• **VORLIEGENDER TEXT**:

Realistische und pragmatische Außen- und Sicherheitspolitik in sich verändernden Zeiten

Aufgrund des anstehenden Bundesparteitag möchte ich im folgenden, die programmatische Überarbeitung des Piratengrundsatzprogramms skizzieren, an der die AG Außen- und Sicherheitspolitik derzeit arbeitet. Grundsatzprogramme legen traditionell die Ausrichtung einer Partei für die nächsten 10 bis 20 Jahre fest. Aktuell haben sich die Programme der etablierten Bundestagsparteien seit 10 Jahren nicht verändert, die Weltlage ändert sich aber sehr schnell und dem müssen wir Rechnung tragen.

Entwicklungen in der Außen- und Sicherheitspolitik

Wenn man die aktuelle Weltlage beschreiben will, sehen wir aktuell noch immer eine Entwicklung weg von der Nachkriegsordnung, über das Ende der Geschichte nach Fukuyama, wieder hin zu einer neuen multipolaren Weltordnung, bei der historische Entwicklungen und Prägungen ihre natürliche Fortsetzung finden. Gleichzeitig gibt es einen rasanten technologischen Wandel und den wirtschaftlichen und militärischen Aufstieg neuer Protagonisten.

Leider ist man sowohl im Außenministerium, als auch in den im Bundestag vertretenen Parteien mental noch im 68er-, 80er- und 90er-Bereich unterwegs. Von außen ist somit leider immer leicht erkennbar, nach welchen Regeln die jeweiligen „Spezialisten“ aus dem Außenministerium spielen. Nun haben wir aber auch aktuell einen radikalen Wandel im Stil der Protagonisten. Man mag sich jetzt vorstellen, wie ein – an einer guten deutschen Universität – in den 68er-, 80er-, 90er Jahren in internationalem Vertragsrecht ausgebildeter „friedfertiger“ Diplomat jemandem gegenübersteht, der sich einen Teil seiner außenpolitischen Ausbildung im Rahmen von Straßenschlägereien erworben hat und dementsprechend agiert, weil für ihn Verträge nur dann gelten, wenn sein Gegenüber diese auch durchsetzen kann. Das mag jetzt etwas überspitzt dargestellt sein, entspricht allerdings der aktuellen Lage.

Wenn man eine multipolare Welt vor Augen hat, muss man sich bewusst machen, dass Deutschland allein -in dieser sich etablierenden Weltordnung- nicht bestehen kann, sondern nur innerhalb eines geeinten Europas. Hier haben Piraten als erste Partei mit einem gemeinsamen europäischen Wahlprogramm und als europäische Bewegung einige Akzente setzen können.

Im Folgenden möchte ich die Ausrichtung und Schwerpunkte der im Sinne der Piratenpartei und den Stand der aktuellen Programmarbeit AG Außen- und Sicherheitspolitik (auch im Hinblick auf die geopolitischen Veränderungen) konkreter skizzieren.

• **AUSZUG DER DATEN**:
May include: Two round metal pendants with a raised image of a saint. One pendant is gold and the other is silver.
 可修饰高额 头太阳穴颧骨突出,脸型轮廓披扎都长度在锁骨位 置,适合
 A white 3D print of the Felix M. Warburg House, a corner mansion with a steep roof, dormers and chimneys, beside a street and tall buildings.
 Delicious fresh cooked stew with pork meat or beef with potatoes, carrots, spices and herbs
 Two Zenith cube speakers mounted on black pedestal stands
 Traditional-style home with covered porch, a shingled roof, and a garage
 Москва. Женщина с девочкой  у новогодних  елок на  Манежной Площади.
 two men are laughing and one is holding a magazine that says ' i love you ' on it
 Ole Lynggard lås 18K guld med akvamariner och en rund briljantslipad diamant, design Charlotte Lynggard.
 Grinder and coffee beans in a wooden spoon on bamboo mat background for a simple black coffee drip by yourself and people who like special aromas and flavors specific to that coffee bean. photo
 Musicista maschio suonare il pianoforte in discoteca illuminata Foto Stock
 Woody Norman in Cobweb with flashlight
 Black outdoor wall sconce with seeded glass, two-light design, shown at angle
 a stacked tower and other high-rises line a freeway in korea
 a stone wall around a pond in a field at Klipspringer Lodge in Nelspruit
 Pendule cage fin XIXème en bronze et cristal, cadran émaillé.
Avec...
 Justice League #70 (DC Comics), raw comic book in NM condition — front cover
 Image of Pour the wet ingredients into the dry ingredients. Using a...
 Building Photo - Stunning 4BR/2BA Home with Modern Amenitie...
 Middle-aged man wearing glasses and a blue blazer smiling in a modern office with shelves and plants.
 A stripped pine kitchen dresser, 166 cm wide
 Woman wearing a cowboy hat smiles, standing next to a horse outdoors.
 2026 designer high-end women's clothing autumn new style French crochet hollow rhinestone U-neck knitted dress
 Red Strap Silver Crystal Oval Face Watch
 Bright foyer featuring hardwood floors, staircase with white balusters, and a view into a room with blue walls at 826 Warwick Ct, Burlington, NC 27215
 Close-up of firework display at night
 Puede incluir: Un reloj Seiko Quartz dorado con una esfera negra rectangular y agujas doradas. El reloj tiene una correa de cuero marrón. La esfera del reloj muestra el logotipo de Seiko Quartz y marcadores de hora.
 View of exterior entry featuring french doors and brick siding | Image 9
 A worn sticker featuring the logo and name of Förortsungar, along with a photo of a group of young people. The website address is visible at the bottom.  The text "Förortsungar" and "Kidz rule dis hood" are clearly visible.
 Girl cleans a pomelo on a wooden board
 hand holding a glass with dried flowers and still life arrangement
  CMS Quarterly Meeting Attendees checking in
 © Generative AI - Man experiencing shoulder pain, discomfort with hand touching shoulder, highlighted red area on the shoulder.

• **ARBEITSANWEISUNGEN**:
• 1. Stimmen die folgenden Aussagen mit dem Text zur Außen- und Sicherheitspolitik überein? Antworten Sie jeweils mit Ja oder Nein und zitieren Sie die entscheidenden Worte des Textes wörtlich.
(a) Die Programme der etablierten Bundestagsparteien sind seit 10 Jahren unverändert.
(b) Deutschland kann in der neuen multipolaren Weltordnung allein bestehen.
(c) Grundsatzprogramme legen die Ausrichtung einer Partei traditionell für die nächsten fünf Jahre fest.
• 2. Kopieren Sie aus dem Text zur Außen- und Sicherheitspolitik wortgetreu die Passage von „Wenn man eine“ bis „Veränderungen) konkreter skizzieren.“.
Stützen Sie sich ausschließlich auf den Text zur Außen- und Sicherheitspolitik.

• **LÖSUNGEN DER ÜBUNGEN**:
• 1.
(a) Ja: „Aktuell haben sich die Programme der etablierten Bundestagsparteien seit 10 Jahren nicht verändert“
(b) Nein: „dass Deutschland allein -in dieser sich etablierenden Weltordnung- nicht bestehen kann, sondern nur innerhalb eines geeinten Europas“
(c) Nein: „Grundsatzprogramme legen traditionell die Ausrichtung einer Partei für die nächsten 10 bis 20 Jahre fest“

• 2.
Wenn man eine multipolare Welt vor Augen hat, muss man sich bewusst machen, dass Deutschland allein -in dieser sich etablierenden Weltordnung- nicht bestehen kann, sondern nur innerhalb eines geeinten Europas. Hier haben Piraten als erste Partei mit einem gemeinsamen europäischen Wahlprogramm und als europäische Bewegung einige Akzente setzen können.

Im Folgenden möchte ich die Ausrichtung und Schwerpunkte der im Sinne der Piratenpartei und den Stand der aktuellen Programmarbeit AG Außen- und Sicherheitspolitik (auch im Hinblick auf die geopolitischen Veränderungen) konkreter skizzieren.